The GOP budget plan calls for gradually eliminating the deficit over seven years while government spending continues to grow. Although it is hardly revolutionary, the Republicans may yet compromise their budget to death. Says House Budget Committee Chairman John Kasich, "My nightmare scenario is we will all wink at one another across the table and that we’ll sell the American people a pig in a poke and walk away and not have changed anything."

Why, unlike the frenetic Congress of 1933 with its famous hundred days of landmark legislation, has the current Congress accomplished so little? The short answer is money. The long answer is organized interest groups and money. According to a study of Federal Election Commission records by Common Cause, the 85 House freshmen in the first half of 1995 raised $11 million for next year’s campaigns, and 45 percent of the money came from PACs. The House as a whole raised almost $44 million, an all-time record and 38 percent more than incumbents raised during the comparable period in 1993. Republicans received about 63 percent of the total. As the majority, House Republicans are getting more than twice what they got in the minority. Gingrich led all Republican fundraisers with $884,897, trailing only Dick Gephardt, who took in $1,218,922. Call these contributions what you will -- bribes or payments for "access" -- only an imbecile would think that interest groups give millions to politicians without expecting anything in return. So the American Association of Retired Persons buys continuation of the soon-to-be-bankrupt pension and Medicare systems, the trial lawyers fend off tort reform, the National Education Association props up the Department of Education, the military-industrial complex keeps defense funds flowing as if the Cold War had never ended. Welcome to yesterday.

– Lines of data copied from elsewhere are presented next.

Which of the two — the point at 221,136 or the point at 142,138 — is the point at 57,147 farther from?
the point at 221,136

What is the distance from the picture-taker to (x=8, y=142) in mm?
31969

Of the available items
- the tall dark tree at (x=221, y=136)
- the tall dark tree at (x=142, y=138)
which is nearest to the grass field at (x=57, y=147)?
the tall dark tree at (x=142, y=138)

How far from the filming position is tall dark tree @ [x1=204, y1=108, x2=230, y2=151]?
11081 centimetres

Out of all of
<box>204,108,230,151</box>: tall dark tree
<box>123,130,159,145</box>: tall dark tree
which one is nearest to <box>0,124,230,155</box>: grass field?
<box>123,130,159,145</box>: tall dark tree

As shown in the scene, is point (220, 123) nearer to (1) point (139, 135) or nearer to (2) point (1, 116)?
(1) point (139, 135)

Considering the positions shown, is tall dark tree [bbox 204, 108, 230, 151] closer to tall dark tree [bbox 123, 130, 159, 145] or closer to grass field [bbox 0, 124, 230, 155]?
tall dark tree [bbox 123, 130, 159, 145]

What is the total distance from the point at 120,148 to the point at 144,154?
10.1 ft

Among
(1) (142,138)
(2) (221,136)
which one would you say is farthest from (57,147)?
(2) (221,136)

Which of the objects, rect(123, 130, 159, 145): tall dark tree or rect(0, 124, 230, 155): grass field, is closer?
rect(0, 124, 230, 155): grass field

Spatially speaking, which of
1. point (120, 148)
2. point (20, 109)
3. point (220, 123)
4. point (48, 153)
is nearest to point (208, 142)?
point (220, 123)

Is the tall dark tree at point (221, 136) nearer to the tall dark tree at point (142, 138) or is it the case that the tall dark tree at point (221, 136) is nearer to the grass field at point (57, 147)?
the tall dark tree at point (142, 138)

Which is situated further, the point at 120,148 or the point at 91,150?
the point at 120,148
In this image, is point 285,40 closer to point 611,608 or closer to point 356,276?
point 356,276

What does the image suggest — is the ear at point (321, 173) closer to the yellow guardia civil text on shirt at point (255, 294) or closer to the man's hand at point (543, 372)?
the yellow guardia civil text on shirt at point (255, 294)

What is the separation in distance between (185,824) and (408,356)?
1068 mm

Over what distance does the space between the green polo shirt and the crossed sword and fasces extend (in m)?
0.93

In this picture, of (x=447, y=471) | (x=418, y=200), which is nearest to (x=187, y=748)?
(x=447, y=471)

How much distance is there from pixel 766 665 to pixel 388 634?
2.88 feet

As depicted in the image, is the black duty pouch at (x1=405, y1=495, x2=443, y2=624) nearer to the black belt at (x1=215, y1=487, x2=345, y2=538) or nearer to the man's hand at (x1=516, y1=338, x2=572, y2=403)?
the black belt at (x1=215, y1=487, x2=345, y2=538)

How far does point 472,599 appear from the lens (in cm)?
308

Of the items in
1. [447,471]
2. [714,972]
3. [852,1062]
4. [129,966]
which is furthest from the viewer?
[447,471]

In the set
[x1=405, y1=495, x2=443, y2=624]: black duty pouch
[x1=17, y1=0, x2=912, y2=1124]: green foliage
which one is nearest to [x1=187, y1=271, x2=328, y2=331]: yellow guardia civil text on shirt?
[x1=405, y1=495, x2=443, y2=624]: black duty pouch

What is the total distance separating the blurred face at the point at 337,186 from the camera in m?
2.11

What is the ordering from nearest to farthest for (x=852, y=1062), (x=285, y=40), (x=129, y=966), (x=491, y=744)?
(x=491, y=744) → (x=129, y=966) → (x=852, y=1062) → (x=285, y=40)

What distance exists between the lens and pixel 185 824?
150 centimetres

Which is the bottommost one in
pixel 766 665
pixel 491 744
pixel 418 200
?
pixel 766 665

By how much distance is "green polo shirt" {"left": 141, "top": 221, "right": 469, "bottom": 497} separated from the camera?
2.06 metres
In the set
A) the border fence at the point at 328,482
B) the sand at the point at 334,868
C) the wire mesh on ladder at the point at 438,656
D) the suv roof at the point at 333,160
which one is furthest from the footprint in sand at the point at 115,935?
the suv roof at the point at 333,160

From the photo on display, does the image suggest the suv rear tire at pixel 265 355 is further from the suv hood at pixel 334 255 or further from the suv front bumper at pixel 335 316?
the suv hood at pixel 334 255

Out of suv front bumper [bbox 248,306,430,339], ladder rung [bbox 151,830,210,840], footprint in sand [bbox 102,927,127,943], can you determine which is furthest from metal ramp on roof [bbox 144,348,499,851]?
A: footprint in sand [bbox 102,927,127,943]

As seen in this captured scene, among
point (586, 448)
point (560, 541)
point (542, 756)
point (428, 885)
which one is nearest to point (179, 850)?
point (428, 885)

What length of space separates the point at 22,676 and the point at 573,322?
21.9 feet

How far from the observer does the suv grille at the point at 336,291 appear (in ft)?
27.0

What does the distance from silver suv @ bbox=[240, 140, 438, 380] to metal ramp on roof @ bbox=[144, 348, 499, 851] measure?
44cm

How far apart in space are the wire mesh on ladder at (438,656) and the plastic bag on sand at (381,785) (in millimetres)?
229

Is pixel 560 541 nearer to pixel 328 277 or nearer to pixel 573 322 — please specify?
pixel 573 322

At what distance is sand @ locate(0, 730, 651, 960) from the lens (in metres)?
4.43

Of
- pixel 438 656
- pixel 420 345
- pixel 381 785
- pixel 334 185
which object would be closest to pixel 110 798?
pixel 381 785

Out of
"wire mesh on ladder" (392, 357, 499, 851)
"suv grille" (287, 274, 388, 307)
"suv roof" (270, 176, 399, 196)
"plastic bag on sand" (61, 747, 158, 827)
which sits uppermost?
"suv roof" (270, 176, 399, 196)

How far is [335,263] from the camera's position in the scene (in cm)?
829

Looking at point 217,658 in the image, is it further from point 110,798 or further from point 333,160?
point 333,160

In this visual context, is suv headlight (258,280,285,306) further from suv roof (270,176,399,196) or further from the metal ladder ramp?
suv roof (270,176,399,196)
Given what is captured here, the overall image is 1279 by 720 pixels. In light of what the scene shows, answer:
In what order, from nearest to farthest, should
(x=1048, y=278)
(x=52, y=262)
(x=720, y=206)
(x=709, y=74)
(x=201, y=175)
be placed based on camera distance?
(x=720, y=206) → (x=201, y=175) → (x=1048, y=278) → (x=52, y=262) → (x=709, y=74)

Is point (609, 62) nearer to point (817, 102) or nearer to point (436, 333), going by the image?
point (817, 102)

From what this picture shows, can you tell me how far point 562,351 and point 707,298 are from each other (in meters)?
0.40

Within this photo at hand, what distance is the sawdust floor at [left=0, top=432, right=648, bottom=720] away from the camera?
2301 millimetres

Some seventy years ago, H. L. Mencken wrote, "politics, under democracy, resolves itself into impossible alternatives. Whatever the label on the parties, or the war cries issuing from the demagogues who lead them, the practical choice is between the plutocracy on the one side and a rabble of preposterous impossibilities on the other." This description still applies, but now far more money is thrown around to sway elections and pay off those elected. More than ever, the special interests thrive and the public interest gets only lip service.

"What [democracy] needs beyond everything," Mencken wrote, "is a party of liberty." Today the harshly regulated and heavily taxed public still needs such a party, and clearly neither the Democratic nor the Republican is it. Unfortunately, Perot’s new party, with its backward-looking protectionist inclinations, will also have little to offer the long-suffering electorate. But the rise of a reform-oriented third party may mean that frustrated voters grasp that safeguarding liberty requires loyalty to principle, not short-run opportunism or apple-pie appeasement. Unfortunately, many Republican politicians -- royalists speaking revolutionary rhetoric -- just don’t get it.